Esse princípio aplica-se, obviamente, aos órgãos judiciários e aos órgãos administrativos de julgamento, independentemente de ser órgão julgador singular ou colegiado, pois está expresso na Constituição que ‘aos litigantes, em processo judicial ou administrativo, e aos acusados em geral são assegurados o contraditório e ampla defesa, com os meios e recursos a ela inerentes’ (art. 5º, LV da CF). Ora, não assegurar a neutralidade do órgão administrativo julgador, singular ou colegiado, mediante submissão integral ao princípio do juiz natural, é o mesmo que fazer do contraditório e da ampla defesa um nada.
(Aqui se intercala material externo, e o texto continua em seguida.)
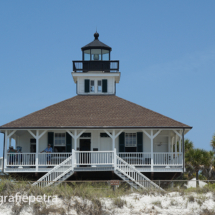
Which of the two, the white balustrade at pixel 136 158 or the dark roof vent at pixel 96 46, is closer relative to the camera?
the white balustrade at pixel 136 158

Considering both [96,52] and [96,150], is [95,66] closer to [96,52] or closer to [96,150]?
[96,52]

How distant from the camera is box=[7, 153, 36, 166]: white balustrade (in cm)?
3086

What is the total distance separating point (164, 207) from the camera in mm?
25656

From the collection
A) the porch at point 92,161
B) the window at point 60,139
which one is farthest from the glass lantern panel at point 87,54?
the porch at point 92,161

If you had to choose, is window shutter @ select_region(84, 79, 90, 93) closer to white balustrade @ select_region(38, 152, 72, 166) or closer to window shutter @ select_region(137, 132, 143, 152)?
window shutter @ select_region(137, 132, 143, 152)

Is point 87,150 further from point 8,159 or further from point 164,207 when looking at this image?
point 164,207

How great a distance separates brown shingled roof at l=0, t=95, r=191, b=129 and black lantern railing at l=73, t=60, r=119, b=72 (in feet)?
9.19

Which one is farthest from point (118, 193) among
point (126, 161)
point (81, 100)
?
point (81, 100)

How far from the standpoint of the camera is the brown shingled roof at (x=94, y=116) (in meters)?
31.5

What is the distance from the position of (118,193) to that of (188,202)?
12.4 ft

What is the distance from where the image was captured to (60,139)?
33.1 metres

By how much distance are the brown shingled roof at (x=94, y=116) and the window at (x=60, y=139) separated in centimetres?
130

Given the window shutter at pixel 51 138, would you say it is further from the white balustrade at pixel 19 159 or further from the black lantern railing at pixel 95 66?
the black lantern railing at pixel 95 66

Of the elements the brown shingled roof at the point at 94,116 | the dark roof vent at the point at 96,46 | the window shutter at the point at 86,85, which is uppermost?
the dark roof vent at the point at 96,46
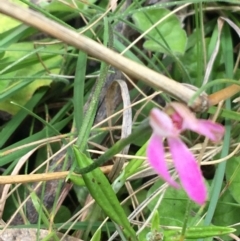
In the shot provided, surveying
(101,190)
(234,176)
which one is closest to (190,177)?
(101,190)

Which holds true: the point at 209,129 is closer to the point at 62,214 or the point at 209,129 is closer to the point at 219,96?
the point at 219,96

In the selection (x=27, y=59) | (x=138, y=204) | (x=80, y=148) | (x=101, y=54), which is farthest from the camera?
(x=27, y=59)

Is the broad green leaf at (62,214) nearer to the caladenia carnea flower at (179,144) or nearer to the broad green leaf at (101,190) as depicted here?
the broad green leaf at (101,190)

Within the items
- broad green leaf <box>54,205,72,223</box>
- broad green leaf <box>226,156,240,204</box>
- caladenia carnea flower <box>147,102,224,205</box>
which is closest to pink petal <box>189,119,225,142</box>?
caladenia carnea flower <box>147,102,224,205</box>

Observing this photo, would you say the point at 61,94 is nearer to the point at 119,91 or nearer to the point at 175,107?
the point at 119,91

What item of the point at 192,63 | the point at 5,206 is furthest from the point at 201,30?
the point at 5,206
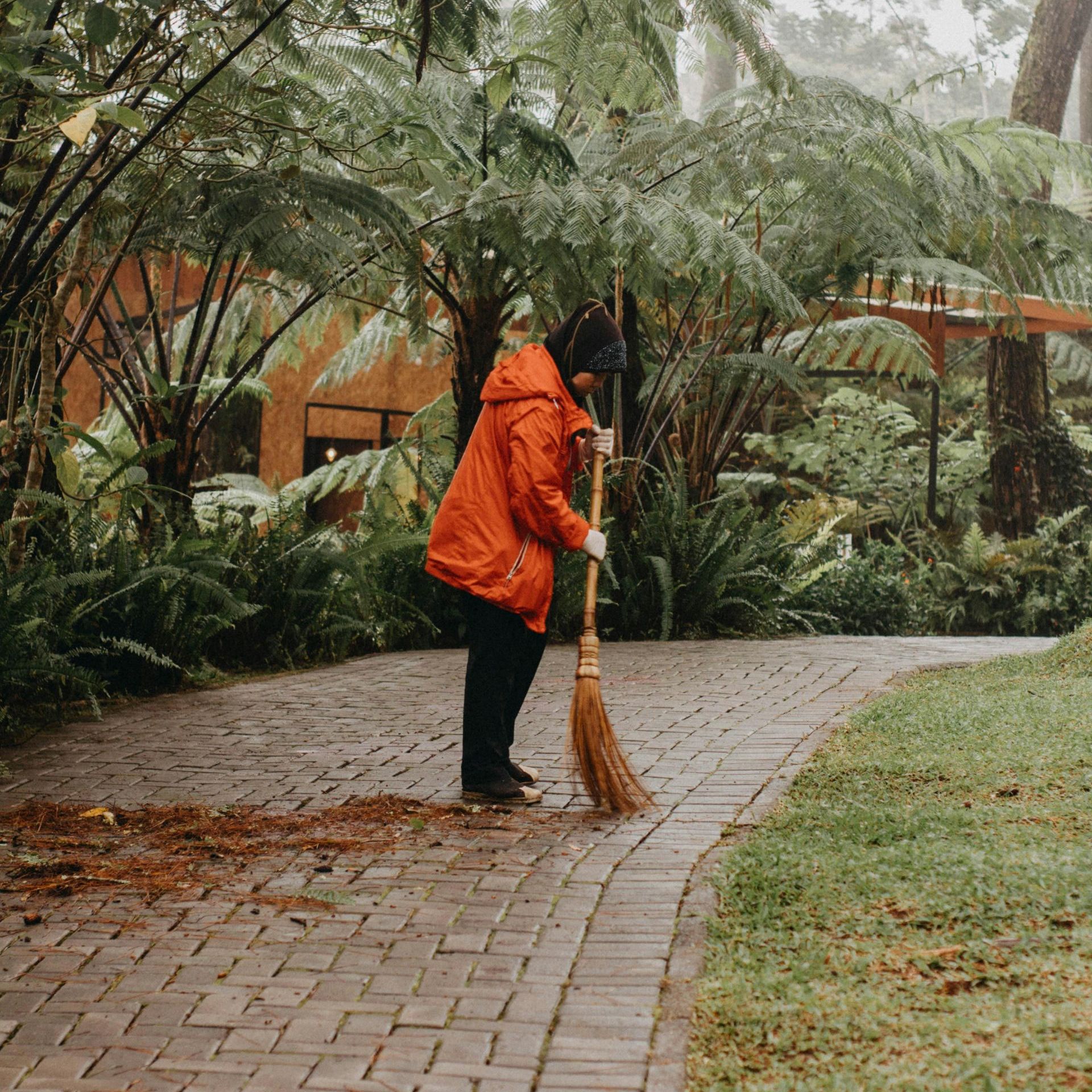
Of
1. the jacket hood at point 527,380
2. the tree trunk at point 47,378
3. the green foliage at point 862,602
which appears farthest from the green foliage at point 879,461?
the jacket hood at point 527,380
Finalmente, a Lei nº 9.784, de 29 de janeiro de 1999, que estabelece ‘normas básicas sobre o processo administrativo no âmbito da Administração Pública Federal direta e indireta, visando, em especial, à proteção dos direitos dos administrados e ao melhor cumprimento dos fins da Administração’, prescreve em seu art. 2º:
‘A Administração Púbica obedecerá, dentre outros, aos princípios da legalidade, finalidade, motivação, razoabilidade, proporcionalidade, moralidade, ampla defesa, contraditório, segurança jurídica, interesse público e eficiência’.
E o parágrafo único desse art. 2º enumerou vários critérios a serem observados no processo administrativo, dentre eles, o da atuação conforme a lei e o Direito (inciso I); o da atuação segundo padrões éticos de probidade, decoro e boa-fé (inciso IV); e o da observância das formalidades essenciais à garantia dos direitos dos administrados (inciso VIII).
Certamente, desconsiderar um documento favorável ao sujeito passivo da contribuição social exigida, constatado pelo fisco no decorrer da diligência efetuada e expressamente mencionado no corpo da decisão administrativa, viola os princípios e os critérios retro apontados.
O servidor público que ignora os preceitos legais e constitucionais concernentes ao processo administrativo tributário comete desvio de poder, por omissão que, nas palavras de Celso Antonio Bandeira de Mello consiste na ‘utilização de uma competência em desacordo com a finalidade que lhe preside a instituição’. Maria Sylvia Zanella Di Pietro afasta dos órgãos administrativos de julgamento do controle hierárquico quando afirma: ‘A segunda modalidade de órgãos que estão fora da hierarquia são justamente os órgãos administrativos encarregados do processo administrativo tributário. É verdade que principalmente os órgãos de 1ª instância exercem outras funções além dessas funções julgadoras, e, nessas outras funções, estão integrados na hierarquia. Mas, no que diz respeito especificamente às decisões no processo administrativo fiscal, não estão integrados na hierarquia; também não obedecem ordens, não seguem instruções; eles têm que agir com imparcialidade.’ Igualmente Ruy Cirne Lima proclama que a jurisdição administrativa funciona ‘fora do âmbito da escala hierárquica’.